Sandy's work can be seen at www.coretalk.com

The modeling that I would like to do has to do with self limitation, reflected in decision making, when there is an autopoietic envelop (Maturana's term) and a reinforcement mechanism such as career rewards.   The decision stream is defined as a stream of decision on which proposal is to be funded.  Decision makers are government program managers and venture capital firms.  

Suppose that two systems of thought co-exist.  (One thinks about Thomas Kuhn's work regarding paradigm shifts.)  The one system is created in such a way that the second system is inhibited by the success of the first system.  First order differential equations, often seen in even the simplest neural model, have on-center off-surround network.  In Levine and Prueitt (1989) (Levine, D. & Prueitt, P.S. (1989.) Modeling Some Effects of Frontal Lobe Damage - Novelty and Preservation, Neural Networks, 2, 103-116.)  we have a layer of input and a layer of output processing with a gated di-pole serving as the mediator.  So there was a reset for failure to fulfill a utility function.  This feature of our work provided an orienting feature where failure to match utility results in a new contextual search.  Frontal lobe mechanisms complete an biologically implemented architecture where by agility is supported so that orientation to novel stimulus over rides familiarity with past experiences.
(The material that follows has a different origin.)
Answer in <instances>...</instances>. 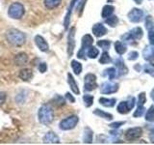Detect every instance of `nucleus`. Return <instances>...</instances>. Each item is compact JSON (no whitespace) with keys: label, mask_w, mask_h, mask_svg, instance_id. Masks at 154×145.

Without this frontal lobe function, an autopoietic envelop might form whereby failure to fulfill utility function (human needs) is accommodated, and an "acquired inability" to make proper decisions is constructed as part of the systemic response mechanism.  If this is so, both VC groups and government programs might actually be incapable (now) of making decisions that shift the viewpoint from first to second school.  

One can see the arguments that support such acquired inability in the way almost everyone talks about style in presentation of innovation as having to address the known behavioral patterns of VC groups and government program managers.  (Send a request for papers on this subject to psp@xxxxxxxxxxxxxxxxxx)  
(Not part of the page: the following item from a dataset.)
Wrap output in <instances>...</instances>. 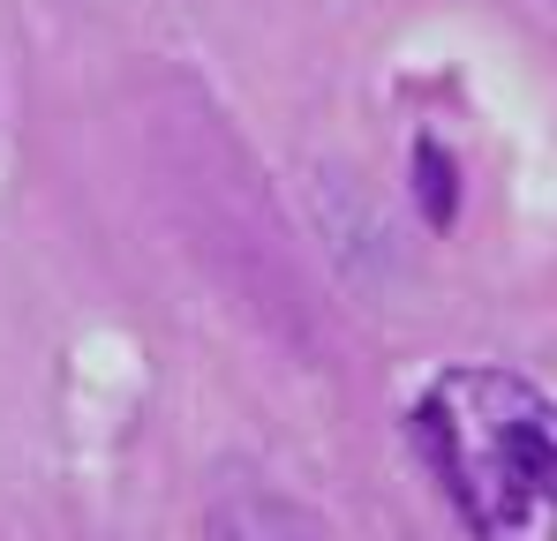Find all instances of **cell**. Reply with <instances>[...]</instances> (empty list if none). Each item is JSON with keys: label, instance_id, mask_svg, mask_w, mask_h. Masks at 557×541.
I'll list each match as a JSON object with an SVG mask.
<instances>
[{"label": "cell", "instance_id": "obj_1", "mask_svg": "<svg viewBox=\"0 0 557 541\" xmlns=\"http://www.w3.org/2000/svg\"><path fill=\"white\" fill-rule=\"evenodd\" d=\"M414 444L474 541H557V399L512 368H445Z\"/></svg>", "mask_w": 557, "mask_h": 541}, {"label": "cell", "instance_id": "obj_2", "mask_svg": "<svg viewBox=\"0 0 557 541\" xmlns=\"http://www.w3.org/2000/svg\"><path fill=\"white\" fill-rule=\"evenodd\" d=\"M211 541H324V527L272 489H234L211 512Z\"/></svg>", "mask_w": 557, "mask_h": 541}, {"label": "cell", "instance_id": "obj_3", "mask_svg": "<svg viewBox=\"0 0 557 541\" xmlns=\"http://www.w3.org/2000/svg\"><path fill=\"white\" fill-rule=\"evenodd\" d=\"M414 174H422V203H430V218L445 226V218H453V166H445V151L422 143V151H414Z\"/></svg>", "mask_w": 557, "mask_h": 541}]
</instances>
The coreTalk design is essentially second school in nature, since it has a designed utility function directly corresponding to a future market in products and services that are NOT PROGRAMMER oriented.  

I have argued for many years that IT venture funding, and NSF, DARPA etc funding is focused on meeting the utility function defined by the IT industry, and not actually by the needs of government, intelligence, or the American public.

Thus, consistent with my theory, I see the first school is self defining and having an inability to recognize novel technology, ie innovation.  Using metaphor, I claim that the funding mechanisms have no frontal lobes.


I know of no way to introduce this complete issue, but feel that a neural model similar to our model of selective attention and orientation to novelly see in the 1989 paper might help.  Again, if the department of mathematics at UTA were to support a two year appointment, you and I could work out the details.  

The relationship to a model of self limitation seen in college freshman students has the same dynamic, so if we can develop these models we may find an ability to help innovations like coreTalk make the argument that a larger economic paradigm shift is possible.







On Dec 11, 2007, at 7:58 AM, Sandy Klausner wrote:

a.

Part of this effort is to dream up a credible domain that most people could relate and populate it with real topics and content. Are you a subscriber to rhapsody.com? This domain can easily be represented as a topic map and is rich in example topics and characteristics with obviously unlimited content. It is a use case of: Web site development and live navigation - present your graph and mashups to others.

Thoughts everyone?

Sandy

PS: Note the name of one of Enigma's Main Releases "A Posteriori" which is a useful philosophy term that deals with deductive and inductive reasoning that Cubicon agents will exhibit!